=== REQUIREMENTS ===
Return the lines below exactly, starting with the line that contains "Is pixel 62" and stopping after the last line.
::: TASK DATA :::
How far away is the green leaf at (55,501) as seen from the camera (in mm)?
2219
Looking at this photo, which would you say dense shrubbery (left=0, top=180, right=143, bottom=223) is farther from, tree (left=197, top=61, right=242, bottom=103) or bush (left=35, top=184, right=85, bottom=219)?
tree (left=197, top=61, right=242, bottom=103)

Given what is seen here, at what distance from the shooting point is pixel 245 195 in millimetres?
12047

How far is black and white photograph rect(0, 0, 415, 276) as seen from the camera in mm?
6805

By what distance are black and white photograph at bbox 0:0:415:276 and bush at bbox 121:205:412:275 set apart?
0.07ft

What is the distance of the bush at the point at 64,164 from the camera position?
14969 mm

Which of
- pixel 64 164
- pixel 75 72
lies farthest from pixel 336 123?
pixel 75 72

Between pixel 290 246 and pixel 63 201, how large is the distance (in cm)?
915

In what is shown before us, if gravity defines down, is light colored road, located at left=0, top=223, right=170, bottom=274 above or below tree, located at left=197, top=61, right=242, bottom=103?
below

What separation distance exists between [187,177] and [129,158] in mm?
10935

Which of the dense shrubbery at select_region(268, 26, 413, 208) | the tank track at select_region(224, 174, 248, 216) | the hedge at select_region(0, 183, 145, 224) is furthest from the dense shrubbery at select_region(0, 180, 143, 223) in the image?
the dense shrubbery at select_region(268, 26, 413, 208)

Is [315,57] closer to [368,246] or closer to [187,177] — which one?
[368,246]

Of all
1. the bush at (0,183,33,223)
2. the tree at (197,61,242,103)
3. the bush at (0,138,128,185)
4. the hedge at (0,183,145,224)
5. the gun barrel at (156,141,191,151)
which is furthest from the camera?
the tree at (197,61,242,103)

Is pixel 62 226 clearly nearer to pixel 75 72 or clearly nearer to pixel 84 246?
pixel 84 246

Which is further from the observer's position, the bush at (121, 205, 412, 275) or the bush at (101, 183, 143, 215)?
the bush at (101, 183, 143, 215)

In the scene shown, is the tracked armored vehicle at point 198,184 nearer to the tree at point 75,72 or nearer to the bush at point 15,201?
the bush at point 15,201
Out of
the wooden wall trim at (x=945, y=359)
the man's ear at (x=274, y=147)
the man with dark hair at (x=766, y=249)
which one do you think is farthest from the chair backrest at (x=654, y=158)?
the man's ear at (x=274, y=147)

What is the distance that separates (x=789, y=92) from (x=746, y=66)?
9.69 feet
:::
=== ANSWER TO THIS TASK ===
Is pixel 62 226 clearly nearer to pixel 75 72 or clearly nearer to pixel 84 246?
pixel 84 246

Which is further from the observer's position, the bush at (121, 205, 412, 275) or the bush at (101, 183, 143, 215)?
the bush at (101, 183, 143, 215)

In the scene shown, is the tracked armored vehicle at point 198,184 nearer to the tree at point 75,72 or nearer to the bush at point 15,201?
the bush at point 15,201
Out of
the wooden wall trim at (x=945, y=359)
the man's ear at (x=274, y=147)
the man with dark hair at (x=766, y=249)
which one do you think is farthest from the chair backrest at (x=654, y=158)?
the man's ear at (x=274, y=147)

What is the distance that separates (x=789, y=92) from (x=746, y=66)?
9.69 feet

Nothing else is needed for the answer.